- _YOUR INSTRUCTIONS_: Every record should be restated exactly, with no images included.

==== DATASET ENTRIES

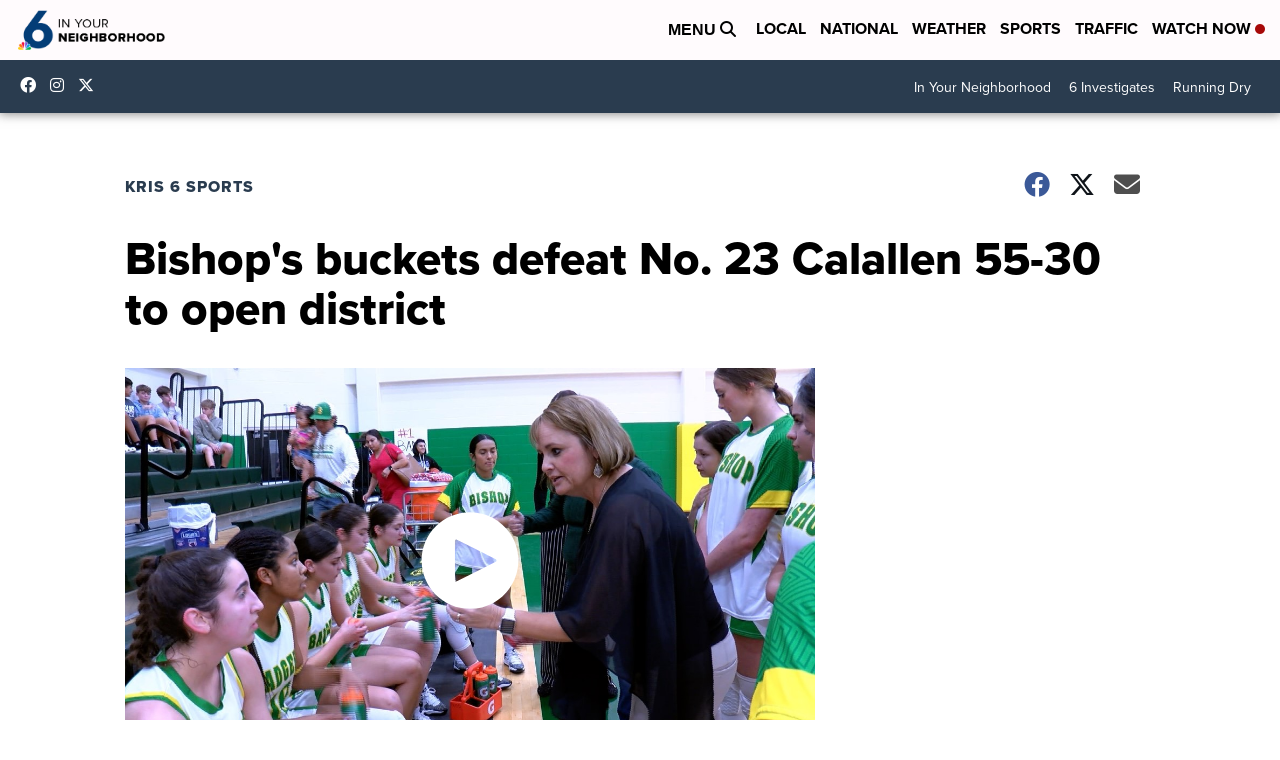

--- FILE ---
content_type: application/javascript; charset=utf-8
request_url: https://fundingchoicesmessages.google.com/f/AGSKWxV9NpZFJsdLFo0IZTvcIuLFJb9oJ47m-_55fgnz8gLMtD3ygSIRck0nqy7IV_LmKfjdhBFlTQjJFcjGRQUuwXGLEbp248qcZUviq81O7HCFunILji7LslpwA53v1fS8aRoxLdiIqKSupLBCaXJBjRRexVGUj7AxY6J01gNASGnDcUp3FY-fnq0u7L5e/__adchoice./images/adv_/inc_v2/ad_/scripts/zanox-/728-90-
body_size: -1292
content:
window['b8312b06-4594-4e02-af9c-0dafac70bad9'] = true;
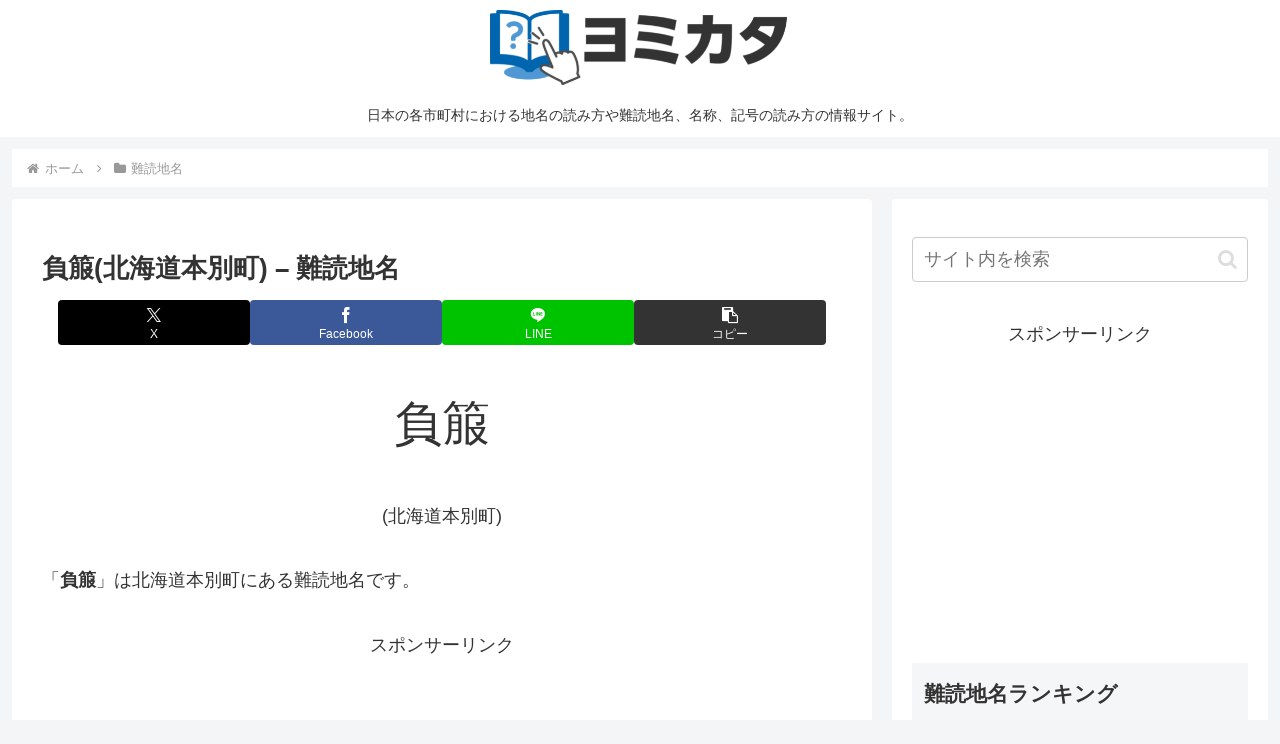

--- FILE ---
content_type: text/html; charset=utf-8
request_url: https://www.google.com/recaptcha/api2/aframe
body_size: 269
content:
<!DOCTYPE HTML><html><head><meta http-equiv="content-type" content="text/html; charset=UTF-8"></head><body><script nonce="TKIqOvltwBrQWmOUHIU9CA">/** Anti-fraud and anti-abuse applications only. See google.com/recaptcha */ try{var clients={'sodar':'https://pagead2.googlesyndication.com/pagead/sodar?'};window.addEventListener("message",function(a){try{if(a.source===window.parent){var b=JSON.parse(a.data);var c=clients[b['id']];if(c){var d=document.createElement('img');d.src=c+b['params']+'&rc='+(localStorage.getItem("rc::a")?sessionStorage.getItem("rc::b"):"");window.document.body.appendChild(d);sessionStorage.setItem("rc::e",parseInt(sessionStorage.getItem("rc::e")||0)+1);localStorage.setItem("rc::h",'1769157010310');}}}catch(b){}});window.parent.postMessage("_grecaptcha_ready", "*");}catch(b){}</script></body></html>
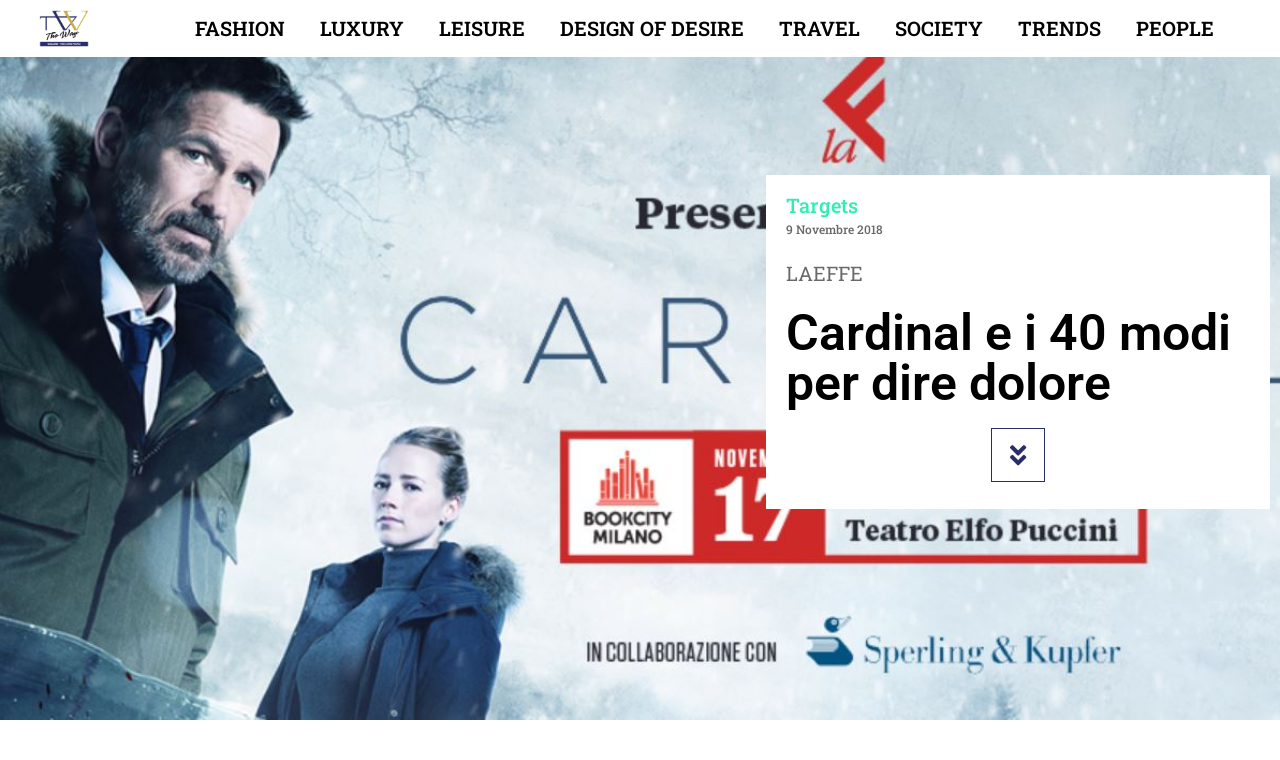

--- FILE ---
content_type: text/html; charset=utf-8
request_url: https://www.google.com/recaptcha/api2/aframe
body_size: 267
content:
<!DOCTYPE HTML><html><head><meta http-equiv="content-type" content="text/html; charset=UTF-8"></head><body><script nonce="M80Q7YExArKQp3ibiiGwGQ">/** Anti-fraud and anti-abuse applications only. See google.com/recaptcha */ try{var clients={'sodar':'https://pagead2.googlesyndication.com/pagead/sodar?'};window.addEventListener("message",function(a){try{if(a.source===window.parent){var b=JSON.parse(a.data);var c=clients[b['id']];if(c){var d=document.createElement('img');d.src=c+b['params']+'&rc='+(localStorage.getItem("rc::a")?sessionStorage.getItem("rc::b"):"");window.document.body.appendChild(d);sessionStorage.setItem("rc::e",parseInt(sessionStorage.getItem("rc::e")||0)+1);localStorage.setItem("rc::h",'1768483390042');}}}catch(b){}});window.parent.postMessage("_grecaptcha_ready", "*");}catch(b){}</script></body></html>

========

- _EXERCISE RESPONSE_:
--- FILE ---
content_type: application/javascript; charset=utf-8
request_url: https://fundingchoicesmessages.google.com/f/AGSKWxV9NpZFJsdLFo0IZTvcIuLFJb9oJ47m-_55fgnz8gLMtD3ygSIRck0nqy7IV_LmKfjdhBFlTQjJFcjGRQUuwXGLEbp248qcZUviq81O7HCFunILji7LslpwA53v1fS8aRoxLdiIqKSupLBCaXJBjRRexVGUj7AxY6J01gNASGnDcUp3FY-fnq0u7L5e/__adchoice./images/adv_/inc_v2/ad_/scripts/zanox-/728-90-
body_size: -1292
content:
window['b8312b06-4594-4e02-af9c-0dafac70bad9'] = true;

--- FILE ---
content_type: text/html; charset=utf-8
request_url: https://www.google.com/recaptcha/api2/aframe
body_size: 269
content:
<!DOCTYPE HTML><html><head><meta http-equiv="content-type" content="text/html; charset=UTF-8"></head><body><script nonce="TKIqOvltwBrQWmOUHIU9CA">/** Anti-fraud and anti-abuse applications only. See google.com/recaptcha */ try{var clients={'sodar':'https://pagead2.googlesyndication.com/pagead/sodar?'};window.addEventListener("message",function(a){try{if(a.source===window.parent){var b=JSON.parse(a.data);var c=clients[b['id']];if(c){var d=document.createElement('img');d.src=c+b['params']+'&rc='+(localStorage.getItem("rc::a")?sessionStorage.getItem("rc::b"):"");window.document.body.appendChild(d);sessionStorage.setItem("rc::e",parseInt(sessionStorage.getItem("rc::e")||0)+1);localStorage.setItem("rc::h",'1769157010310');}}}catch(b){}});window.parent.postMessage("_grecaptcha_ready", "*");}catch(b){}</script></body></html>

--- FILE ---
content_type: text/html; charset=utf-8
request_url: https://www.google.com/recaptcha/api2/aframe
body_size: 267
content:
<!DOCTYPE HTML><html><head><meta http-equiv="content-type" content="text/html; charset=UTF-8"></head><body><script nonce="M80Q7YExArKQp3ibiiGwGQ">/** Anti-fraud and anti-abuse applications only. See google.com/recaptcha */ try{var clients={'sodar':'https://pagead2.googlesyndication.com/pagead/sodar?'};window.addEventListener("message",function(a){try{if(a.source===window.parent){var b=JSON.parse(a.data);var c=clients[b['id']];if(c){var d=document.createElement('img');d.src=c+b['params']+'&rc='+(localStorage.getItem("rc::a")?sessionStorage.getItem("rc::b"):"");window.document.body.appendChild(d);sessionStorage.setItem("rc::e",parseInt(sessionStorage.getItem("rc::e")||0)+1);localStorage.setItem("rc::h",'1768483390042');}}}catch(b){}});window.parent.postMessage("_grecaptcha_ready", "*");}catch(b){}</script></body></html>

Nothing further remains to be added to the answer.